Somebody told me once that the main qualification for being elected to the club was that one accepted the principles of the 1832 Reform Act — the statute that gave political representation to the cities that had sprung up during the Industrial Revolution and extended the franchise to about one in six adult males. Not exactly a demanding requirement. It was one of the first of the Pall Mall clubs to admit women as members. On my last visit, some years ago, I looked at the ‘new members’ list as I was going in and discovered that Mrs Stella Rimington, then the boss of MI5, had just been elected. When researching a New Statesman profile in 1972, I sought an interview with Lord Balogh, who had been Harold Wilson’s Economic Adviser in the 1960s. Balogh insisted on the interview being conducted in the Reform, but omitted to offer any refreshment.

The Reform is also famous for a recipe — Lamb Cutlets Reform.

We had lamb, needless to say.

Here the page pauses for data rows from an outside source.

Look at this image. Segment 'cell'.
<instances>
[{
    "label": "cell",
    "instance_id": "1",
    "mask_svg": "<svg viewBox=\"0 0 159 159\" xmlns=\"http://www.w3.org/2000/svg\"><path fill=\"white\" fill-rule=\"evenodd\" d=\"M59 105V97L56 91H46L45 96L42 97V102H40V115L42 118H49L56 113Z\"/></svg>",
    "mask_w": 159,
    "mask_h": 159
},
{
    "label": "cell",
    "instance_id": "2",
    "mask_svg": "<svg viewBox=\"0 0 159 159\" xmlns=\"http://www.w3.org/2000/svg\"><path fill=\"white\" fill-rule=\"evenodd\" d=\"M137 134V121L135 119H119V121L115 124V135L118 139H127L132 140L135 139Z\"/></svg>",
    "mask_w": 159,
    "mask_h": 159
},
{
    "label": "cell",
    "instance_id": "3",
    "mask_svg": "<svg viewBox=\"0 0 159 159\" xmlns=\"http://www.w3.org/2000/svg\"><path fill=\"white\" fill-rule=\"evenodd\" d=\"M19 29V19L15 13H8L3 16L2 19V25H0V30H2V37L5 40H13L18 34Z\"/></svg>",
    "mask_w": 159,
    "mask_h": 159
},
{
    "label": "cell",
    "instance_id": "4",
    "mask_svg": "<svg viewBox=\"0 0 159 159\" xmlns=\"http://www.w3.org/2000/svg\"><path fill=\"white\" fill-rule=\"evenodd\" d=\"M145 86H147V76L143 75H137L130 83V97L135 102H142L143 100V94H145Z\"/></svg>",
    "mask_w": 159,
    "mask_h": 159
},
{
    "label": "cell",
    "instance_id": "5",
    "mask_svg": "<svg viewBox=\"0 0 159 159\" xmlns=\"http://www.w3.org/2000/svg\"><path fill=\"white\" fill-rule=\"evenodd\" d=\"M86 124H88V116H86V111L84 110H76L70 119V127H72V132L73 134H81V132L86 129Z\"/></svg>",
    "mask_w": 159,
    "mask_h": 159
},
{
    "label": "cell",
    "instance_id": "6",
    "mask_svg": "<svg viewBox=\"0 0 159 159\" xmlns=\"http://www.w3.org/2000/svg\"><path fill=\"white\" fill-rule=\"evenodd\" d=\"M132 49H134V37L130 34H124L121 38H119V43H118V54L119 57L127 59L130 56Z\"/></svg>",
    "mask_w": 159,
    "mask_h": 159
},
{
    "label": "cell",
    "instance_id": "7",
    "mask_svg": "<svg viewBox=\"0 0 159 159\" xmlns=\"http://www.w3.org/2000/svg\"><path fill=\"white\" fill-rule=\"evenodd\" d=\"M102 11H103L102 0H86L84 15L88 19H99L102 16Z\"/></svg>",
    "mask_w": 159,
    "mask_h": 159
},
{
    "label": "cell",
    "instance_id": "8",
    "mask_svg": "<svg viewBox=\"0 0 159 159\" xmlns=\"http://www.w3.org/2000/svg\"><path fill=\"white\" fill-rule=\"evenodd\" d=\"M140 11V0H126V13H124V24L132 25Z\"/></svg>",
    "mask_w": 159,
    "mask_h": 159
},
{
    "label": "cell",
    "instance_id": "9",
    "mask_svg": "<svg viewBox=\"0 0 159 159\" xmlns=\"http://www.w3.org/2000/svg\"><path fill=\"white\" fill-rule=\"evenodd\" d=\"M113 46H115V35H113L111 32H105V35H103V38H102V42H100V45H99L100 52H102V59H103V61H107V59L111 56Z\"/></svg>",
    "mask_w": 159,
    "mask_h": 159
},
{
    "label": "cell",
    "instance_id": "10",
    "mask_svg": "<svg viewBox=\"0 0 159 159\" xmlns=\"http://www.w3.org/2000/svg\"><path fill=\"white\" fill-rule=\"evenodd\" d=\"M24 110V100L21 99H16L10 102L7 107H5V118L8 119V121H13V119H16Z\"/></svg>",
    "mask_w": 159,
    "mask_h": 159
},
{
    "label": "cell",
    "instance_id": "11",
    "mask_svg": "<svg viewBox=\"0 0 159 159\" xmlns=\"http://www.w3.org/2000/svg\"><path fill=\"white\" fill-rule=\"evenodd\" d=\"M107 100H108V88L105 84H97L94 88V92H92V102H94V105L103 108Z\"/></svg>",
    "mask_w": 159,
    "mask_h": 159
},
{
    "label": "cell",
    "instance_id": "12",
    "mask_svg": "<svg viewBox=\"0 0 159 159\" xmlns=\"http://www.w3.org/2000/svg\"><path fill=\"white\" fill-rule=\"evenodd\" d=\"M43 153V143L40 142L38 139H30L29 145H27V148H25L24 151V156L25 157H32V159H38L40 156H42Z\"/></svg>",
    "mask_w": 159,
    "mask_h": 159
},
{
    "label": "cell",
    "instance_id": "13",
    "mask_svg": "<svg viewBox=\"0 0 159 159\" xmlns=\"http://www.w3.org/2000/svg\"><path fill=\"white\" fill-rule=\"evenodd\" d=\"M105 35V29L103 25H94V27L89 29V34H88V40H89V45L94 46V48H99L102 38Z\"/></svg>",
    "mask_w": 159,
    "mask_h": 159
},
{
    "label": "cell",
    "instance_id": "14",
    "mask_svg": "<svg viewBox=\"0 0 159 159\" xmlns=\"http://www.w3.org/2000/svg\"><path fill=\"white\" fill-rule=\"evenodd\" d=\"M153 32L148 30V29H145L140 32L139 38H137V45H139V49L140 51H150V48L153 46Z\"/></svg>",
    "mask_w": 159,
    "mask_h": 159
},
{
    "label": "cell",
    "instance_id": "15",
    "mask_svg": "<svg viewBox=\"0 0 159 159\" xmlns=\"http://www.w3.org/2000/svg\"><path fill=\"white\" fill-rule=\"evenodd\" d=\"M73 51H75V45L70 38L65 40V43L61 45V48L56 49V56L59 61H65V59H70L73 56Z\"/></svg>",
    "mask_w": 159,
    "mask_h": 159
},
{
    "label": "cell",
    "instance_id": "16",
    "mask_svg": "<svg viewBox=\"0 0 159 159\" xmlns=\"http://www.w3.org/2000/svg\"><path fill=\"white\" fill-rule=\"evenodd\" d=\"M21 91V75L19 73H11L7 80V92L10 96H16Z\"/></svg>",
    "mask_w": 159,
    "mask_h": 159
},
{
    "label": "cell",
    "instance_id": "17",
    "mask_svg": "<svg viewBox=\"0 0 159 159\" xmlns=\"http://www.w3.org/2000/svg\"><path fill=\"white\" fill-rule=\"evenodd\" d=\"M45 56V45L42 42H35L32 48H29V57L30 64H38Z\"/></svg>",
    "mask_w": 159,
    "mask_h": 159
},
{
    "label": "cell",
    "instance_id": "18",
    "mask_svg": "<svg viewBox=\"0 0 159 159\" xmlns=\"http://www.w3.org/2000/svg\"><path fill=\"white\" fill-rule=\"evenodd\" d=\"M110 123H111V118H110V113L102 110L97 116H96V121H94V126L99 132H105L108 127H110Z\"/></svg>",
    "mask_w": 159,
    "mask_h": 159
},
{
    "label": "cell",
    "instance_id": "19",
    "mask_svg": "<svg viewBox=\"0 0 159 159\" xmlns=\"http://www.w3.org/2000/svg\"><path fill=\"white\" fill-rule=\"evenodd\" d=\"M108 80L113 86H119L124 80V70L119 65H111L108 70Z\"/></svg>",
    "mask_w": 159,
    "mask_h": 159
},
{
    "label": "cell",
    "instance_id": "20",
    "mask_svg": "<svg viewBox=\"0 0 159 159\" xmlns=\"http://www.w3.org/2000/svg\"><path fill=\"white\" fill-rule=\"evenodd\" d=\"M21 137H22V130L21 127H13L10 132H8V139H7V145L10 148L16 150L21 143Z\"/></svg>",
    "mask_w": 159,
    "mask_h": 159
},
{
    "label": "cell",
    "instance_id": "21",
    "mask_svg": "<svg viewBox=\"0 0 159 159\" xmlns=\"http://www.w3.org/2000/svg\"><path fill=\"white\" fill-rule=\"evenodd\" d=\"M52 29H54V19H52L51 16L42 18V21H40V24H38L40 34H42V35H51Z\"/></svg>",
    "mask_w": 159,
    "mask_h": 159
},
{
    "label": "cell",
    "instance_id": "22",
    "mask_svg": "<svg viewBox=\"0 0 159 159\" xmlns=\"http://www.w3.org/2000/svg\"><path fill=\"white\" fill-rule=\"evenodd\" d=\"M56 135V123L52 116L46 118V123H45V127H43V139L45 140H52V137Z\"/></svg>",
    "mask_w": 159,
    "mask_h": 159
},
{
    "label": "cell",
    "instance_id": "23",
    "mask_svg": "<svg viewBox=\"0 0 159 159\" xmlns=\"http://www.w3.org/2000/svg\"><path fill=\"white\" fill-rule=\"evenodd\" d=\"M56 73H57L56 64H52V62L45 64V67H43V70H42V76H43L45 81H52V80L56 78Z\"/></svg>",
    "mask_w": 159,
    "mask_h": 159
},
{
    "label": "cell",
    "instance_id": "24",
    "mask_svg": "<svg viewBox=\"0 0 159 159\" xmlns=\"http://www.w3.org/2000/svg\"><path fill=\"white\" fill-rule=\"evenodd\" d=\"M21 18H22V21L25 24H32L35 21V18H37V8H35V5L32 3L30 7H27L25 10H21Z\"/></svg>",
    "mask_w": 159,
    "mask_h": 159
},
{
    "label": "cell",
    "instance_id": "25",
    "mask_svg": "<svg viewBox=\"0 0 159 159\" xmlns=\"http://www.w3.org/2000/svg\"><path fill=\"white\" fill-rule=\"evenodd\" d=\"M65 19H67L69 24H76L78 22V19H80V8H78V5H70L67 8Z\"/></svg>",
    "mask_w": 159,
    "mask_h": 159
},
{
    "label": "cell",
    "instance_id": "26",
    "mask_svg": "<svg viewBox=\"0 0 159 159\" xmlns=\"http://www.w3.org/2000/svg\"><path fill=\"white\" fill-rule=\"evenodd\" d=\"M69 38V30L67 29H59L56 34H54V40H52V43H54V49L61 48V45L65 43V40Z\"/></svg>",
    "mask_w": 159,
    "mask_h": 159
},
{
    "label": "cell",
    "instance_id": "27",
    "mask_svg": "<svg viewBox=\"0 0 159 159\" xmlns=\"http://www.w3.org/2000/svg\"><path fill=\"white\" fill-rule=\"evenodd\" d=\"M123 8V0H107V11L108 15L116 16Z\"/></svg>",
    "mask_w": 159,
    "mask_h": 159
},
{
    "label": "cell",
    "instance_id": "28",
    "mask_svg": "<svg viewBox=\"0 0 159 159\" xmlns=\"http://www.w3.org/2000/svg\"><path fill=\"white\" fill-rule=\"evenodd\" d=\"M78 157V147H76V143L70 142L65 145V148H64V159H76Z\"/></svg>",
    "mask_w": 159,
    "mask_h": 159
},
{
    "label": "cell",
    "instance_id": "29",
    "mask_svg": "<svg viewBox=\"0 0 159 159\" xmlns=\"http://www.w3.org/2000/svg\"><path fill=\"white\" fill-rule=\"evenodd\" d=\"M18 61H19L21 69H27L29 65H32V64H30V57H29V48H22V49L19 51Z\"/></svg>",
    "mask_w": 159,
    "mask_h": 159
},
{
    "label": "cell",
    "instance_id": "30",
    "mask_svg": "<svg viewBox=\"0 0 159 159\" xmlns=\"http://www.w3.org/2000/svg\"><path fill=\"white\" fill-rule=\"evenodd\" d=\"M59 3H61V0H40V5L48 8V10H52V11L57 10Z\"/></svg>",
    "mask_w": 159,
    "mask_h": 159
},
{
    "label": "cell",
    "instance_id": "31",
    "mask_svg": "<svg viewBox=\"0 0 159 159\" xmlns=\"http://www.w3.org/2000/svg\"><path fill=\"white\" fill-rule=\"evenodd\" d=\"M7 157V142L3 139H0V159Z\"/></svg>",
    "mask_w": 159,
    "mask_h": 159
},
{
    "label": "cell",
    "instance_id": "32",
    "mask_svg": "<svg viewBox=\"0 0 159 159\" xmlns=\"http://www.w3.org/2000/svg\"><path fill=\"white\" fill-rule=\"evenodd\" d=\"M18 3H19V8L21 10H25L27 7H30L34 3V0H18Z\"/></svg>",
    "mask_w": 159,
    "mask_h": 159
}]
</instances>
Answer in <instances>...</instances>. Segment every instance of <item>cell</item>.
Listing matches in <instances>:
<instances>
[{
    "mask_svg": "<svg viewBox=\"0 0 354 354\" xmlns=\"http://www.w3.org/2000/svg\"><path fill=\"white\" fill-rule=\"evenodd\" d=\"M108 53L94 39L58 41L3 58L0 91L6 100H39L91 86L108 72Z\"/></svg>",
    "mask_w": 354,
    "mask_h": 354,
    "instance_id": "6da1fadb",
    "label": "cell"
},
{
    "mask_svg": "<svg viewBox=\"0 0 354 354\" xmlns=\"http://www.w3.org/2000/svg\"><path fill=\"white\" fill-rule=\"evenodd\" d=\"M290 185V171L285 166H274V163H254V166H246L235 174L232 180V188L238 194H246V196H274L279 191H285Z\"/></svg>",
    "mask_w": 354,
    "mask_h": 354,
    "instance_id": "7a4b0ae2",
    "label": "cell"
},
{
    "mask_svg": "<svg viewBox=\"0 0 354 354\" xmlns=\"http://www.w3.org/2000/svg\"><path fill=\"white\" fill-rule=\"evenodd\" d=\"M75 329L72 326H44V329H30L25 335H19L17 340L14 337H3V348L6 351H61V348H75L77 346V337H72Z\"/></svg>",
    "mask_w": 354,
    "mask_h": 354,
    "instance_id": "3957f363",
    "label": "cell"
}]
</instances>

And as I munched contentedly I remembered a line from P.G. Wodehouse. “To attract attention in the dining room of the Senior Conservative Club between the hours of one and two-thirty”, he wrote in Something Fresh, “you have to be a mutton-chop, not an Earl”.

General McChrystal: history repeats itself

Well, well. So the top US General in Afghanistan has been summoned to Washington, where his fate hangs in the balance. He should, of course, be fired by Obama. According to an article in Rolling Stone, it seems that McChrystal and his aides spoke critically of nearly every member of the president’s national security team, saying Obama appeared “uncomfortable and intimidated” during his first meeting with the general, and dismissing Vice President Joe Biden as “Bite Me.” Big mistake, as Fabio Capello might say.

For a long time now, the US president that Obama has most reminded me of is Harry Truman (IMHO the most under-rated president of modern times). He was also faced with an insubordinate general, Douglas MacArthur, and on April 11, 1951 fired him.

“With deep regret [said the White House statement] I have concluded that General of the Army Douglas MacArthur is unable to give his wholehearted support to the policies of the United States Government and of the United Nations in matters pertaining to his official duties. In view of the specific responsibilities imposed upon me by the Constitution of the United States and the added responsibility which has been entrusted to me by the United Nations, I have decided that I must make a change of command in the Far East. I have, therefore, relieved General MacArthur of his commands and have designated Lt. Gen. Matthew B. Ridgway as his successor.

Full and vigorous debate on matters of national policy is a vital element in the constitutional system of our free democracy. It is fundamental, however, that military commanders must be governed by the policies and directives issued to them in the manner provided by our laws and Constitution. In time of crisis, this consideration is particularly compelling.”

Later, in an article in Time magazine, Truman wrote:

“I fired him because he wouldn’t respect the authority of the President. I didn’t fire him because he was a dumb son of a bitch, although he was, but that’s not against the law for generals. If it was, half to three-quarters of them would be in jail.”

Maybe it’s something about generals with “Mc” (or “Mac”) in their names?

Pain: illiteracy posing as cant

As I write, Westminster reporters are wittering mindlessly about the Chancellor’s emergency budget. All the talk is about “pain”, how it’s going to be inflicted and upon whom, and what the reactions to this ‘pain’ will be.

This is not just cant; it’s also illiterate. The Web version of the Encyclopedia Britannica defines pain as:

“A complex experience consisting of a physiological (bodily) response to a noxious stimulus followed by an affective (emotional) response to that event. Pain is a warning mechanism that helps to protect an organism by influencing it to withdraw from harmful stimuli. It is primarily associated with injury or the threat of injury, to bodily tissues”.

The Chancellor may have lots of powers. But the infliction of pain isn’t one of them.